*Requirement*:
Please copy the data exactly as it stands, minus the images.

Collected data entries:
-=-=-=-=-
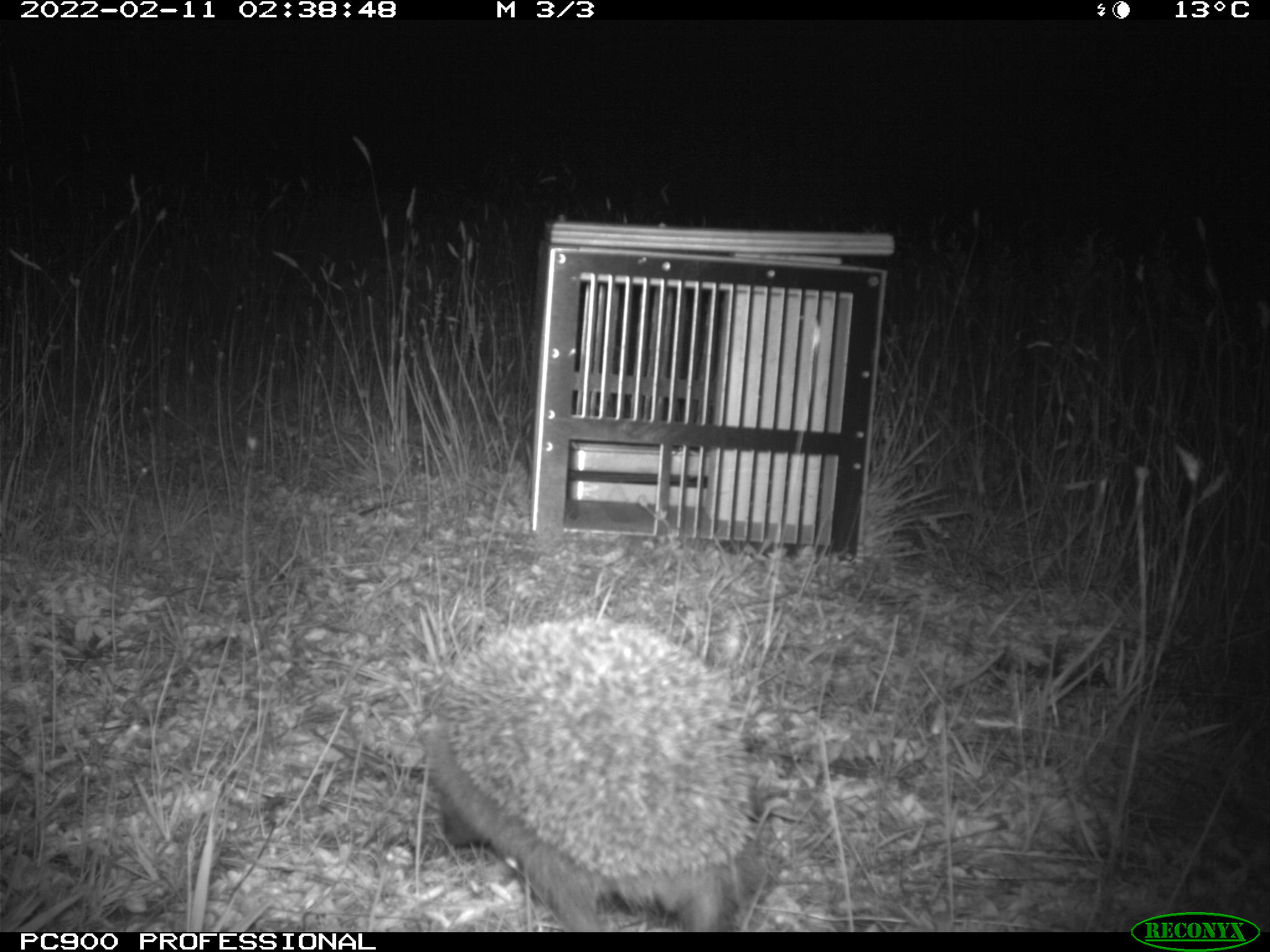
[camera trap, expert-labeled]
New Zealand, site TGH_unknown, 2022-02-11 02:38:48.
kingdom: Animalia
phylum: Chordata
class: Mammalia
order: Eulipotyphla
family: Erinaceidae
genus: Erinaceus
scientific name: Erinaceus europaeus europaeus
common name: european hedgehog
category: hedgehog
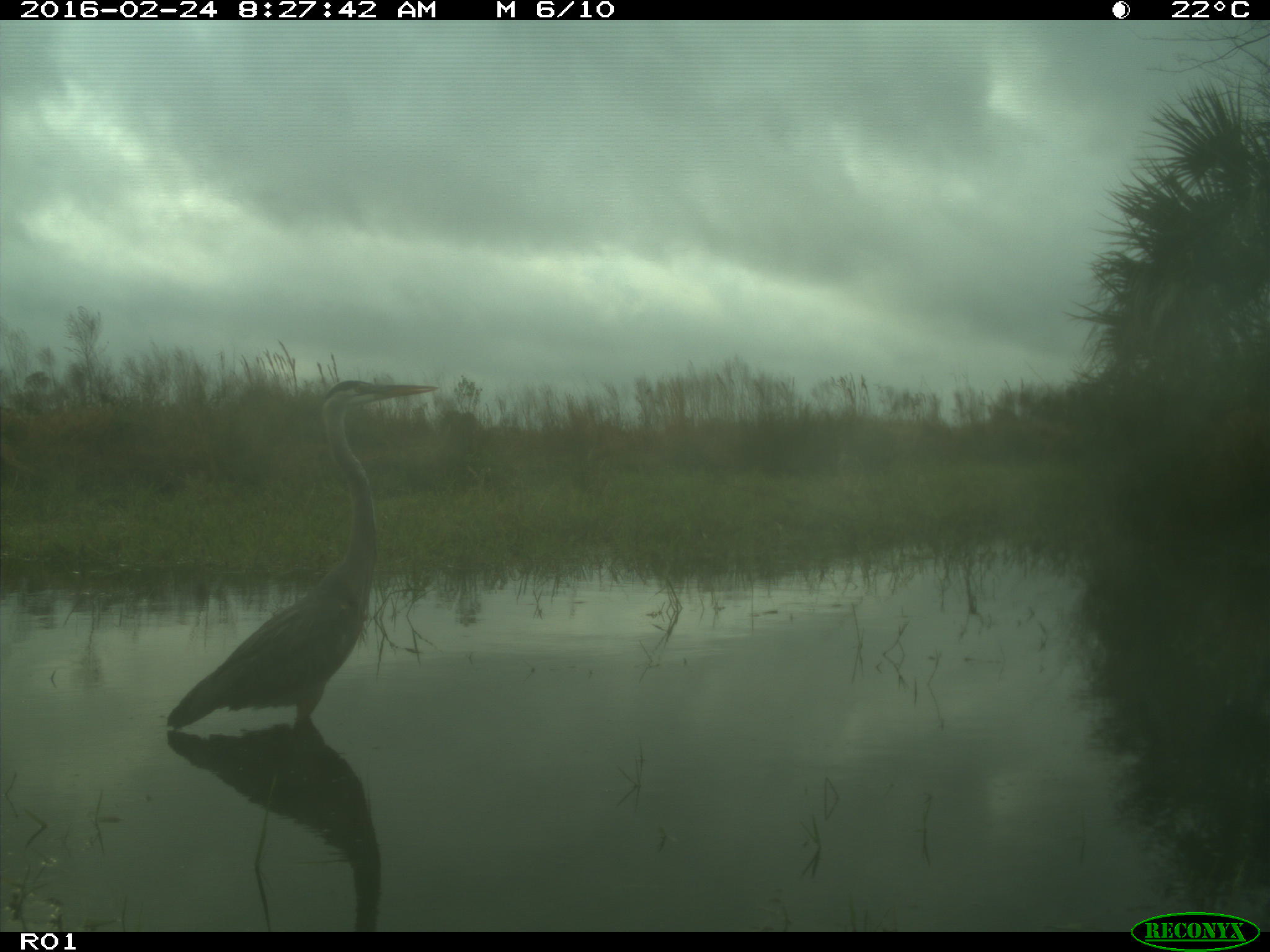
-=-=-=-=-
*Result for this task*:
[camera trap, expert-labeled]
New Zealand, site TGH_unknown, 2022-02-11 02:38:48.
kingdom: Animalia
phylum: Chordata
class: Mammalia
order: Eulipotyphla
family: Erinaceidae
genus: Erinaceus
scientific name: Erinaceus europaeus europaeus
common name: european hedgehog
category: hedgehog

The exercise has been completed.